The use of tumor necrosis factor (TNF) inhibitors in patients with psoriatic arthritis does not increase the risk of solid cancer, according to a study published in Rheumatology. 1
Several inflammatory conditions are associated with increased cancer risk, but this association is not well studied in psoriatic arthritis. While TNF inhibitor use may lead to increased cancer incidence, this has not been reported in studies evaluating TNF inhibitor treatment in psoriatic arthritis. However, reports on risks for specific cancer types are limited as are risk assessments of cancer by TNF inhibitor agent in psoriatic arthritis.
In this population-based Nordic study, Karin Hellgren, MD, PhD, of the Karolinska Institutet in Stockholm, Sweden, and colleagues evaluated the association between TNF inhibitor use, adalimumab, certolizumab pegol, etanercept, golimumab, and infliximab, and the risk of solid cancer, both overall and for common cancer types in patients with psoriatic arthritis.
Karin Hellgren, MD, PhD
Combined nationwide clinical and health registers from Sweden, Denmark, Norway, Finland and Iceland were used to identify 9,655 patients with psoriatic arthritis who started a first TNF inhibitor between 2001 and 2017. Information on incident solid cancer overall and for eight cancer types (colorectal, pancreas, liver, lung, corpus uteri, breast, prostate, and brain) was compared with that from patients with psoriatic arthritis who were biologics naïve (clinical rheumatology registers n = 14,809, the national patient registers n = 31,350).
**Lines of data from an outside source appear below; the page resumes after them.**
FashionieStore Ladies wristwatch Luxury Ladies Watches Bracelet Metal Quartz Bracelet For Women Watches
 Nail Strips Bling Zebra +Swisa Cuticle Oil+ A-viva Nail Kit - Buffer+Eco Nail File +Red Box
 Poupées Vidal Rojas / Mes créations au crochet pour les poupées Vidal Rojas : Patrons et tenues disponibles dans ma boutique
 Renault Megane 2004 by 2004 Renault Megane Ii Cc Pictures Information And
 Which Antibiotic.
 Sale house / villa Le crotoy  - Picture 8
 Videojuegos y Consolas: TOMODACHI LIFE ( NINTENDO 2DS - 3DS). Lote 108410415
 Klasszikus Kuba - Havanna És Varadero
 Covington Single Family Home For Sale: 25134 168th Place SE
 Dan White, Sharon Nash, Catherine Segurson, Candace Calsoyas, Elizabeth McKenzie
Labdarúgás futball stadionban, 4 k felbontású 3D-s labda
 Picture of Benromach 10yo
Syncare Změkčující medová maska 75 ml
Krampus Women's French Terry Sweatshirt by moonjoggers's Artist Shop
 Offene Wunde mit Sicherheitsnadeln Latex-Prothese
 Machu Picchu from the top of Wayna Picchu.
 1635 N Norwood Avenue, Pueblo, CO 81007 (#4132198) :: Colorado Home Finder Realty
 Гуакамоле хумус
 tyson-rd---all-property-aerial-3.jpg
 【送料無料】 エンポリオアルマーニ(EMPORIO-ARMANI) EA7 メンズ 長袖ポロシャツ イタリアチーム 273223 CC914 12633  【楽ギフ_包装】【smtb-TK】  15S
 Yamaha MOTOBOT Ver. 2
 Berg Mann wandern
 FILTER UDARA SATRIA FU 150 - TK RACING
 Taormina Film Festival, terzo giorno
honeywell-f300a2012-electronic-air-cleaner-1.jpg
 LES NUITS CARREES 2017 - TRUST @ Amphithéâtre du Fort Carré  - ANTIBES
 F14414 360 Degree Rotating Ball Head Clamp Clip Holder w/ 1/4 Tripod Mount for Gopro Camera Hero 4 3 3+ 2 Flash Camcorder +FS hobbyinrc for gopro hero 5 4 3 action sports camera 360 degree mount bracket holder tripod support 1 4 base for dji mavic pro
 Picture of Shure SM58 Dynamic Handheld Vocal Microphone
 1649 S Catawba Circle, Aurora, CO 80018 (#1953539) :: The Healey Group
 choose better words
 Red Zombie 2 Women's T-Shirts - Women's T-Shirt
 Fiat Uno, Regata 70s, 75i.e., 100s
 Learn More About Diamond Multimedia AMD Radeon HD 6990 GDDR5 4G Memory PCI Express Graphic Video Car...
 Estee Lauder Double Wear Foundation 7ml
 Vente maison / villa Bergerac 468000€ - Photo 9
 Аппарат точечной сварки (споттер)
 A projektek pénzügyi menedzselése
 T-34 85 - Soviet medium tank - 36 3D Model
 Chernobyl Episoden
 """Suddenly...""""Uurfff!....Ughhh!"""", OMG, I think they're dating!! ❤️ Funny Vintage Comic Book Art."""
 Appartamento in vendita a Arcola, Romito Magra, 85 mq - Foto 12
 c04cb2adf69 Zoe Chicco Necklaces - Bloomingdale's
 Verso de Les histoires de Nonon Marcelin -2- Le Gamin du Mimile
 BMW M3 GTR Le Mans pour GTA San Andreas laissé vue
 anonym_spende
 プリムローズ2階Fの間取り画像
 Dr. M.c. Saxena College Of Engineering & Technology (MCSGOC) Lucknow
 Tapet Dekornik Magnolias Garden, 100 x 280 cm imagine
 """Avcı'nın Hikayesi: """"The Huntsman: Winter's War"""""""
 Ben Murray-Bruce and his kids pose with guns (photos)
A total of 296 solid cancers were identified among the TNF inhibitor-exposed patients (55,850 person-years). The pooled adjusted hazard ratio for solid cancer overall was 1.0 (0.9–1.2) for TNF inhibitor-exposed patients versus biologics-naïve patients from the clinical rheumatology registers, and 0.8 (0.7–1.0) versus biologics-naïve participants from the national patient registers. There were no significantly increased risks for any of the cancer types. The incidence of solid cancer overall was largely similar across TNF inhibitor agents.
Investigators determined, “Treatment with TNF inhibitors is not associated with increased risks of solid cancer overall, or eight common cancer types. There were no indications of different crude incidence of solid cancers overall by TNF inhibitor agent.”
Similarly, the study found no increased cancer risk in TNF inhibitor-treated psoriatic arthritis versus the general population. The pooled standardized incidence ratios of solid cancer overall in TNF inhibitor treated psoriatic arthritis versus general population was 1.0 (0.9–1.1).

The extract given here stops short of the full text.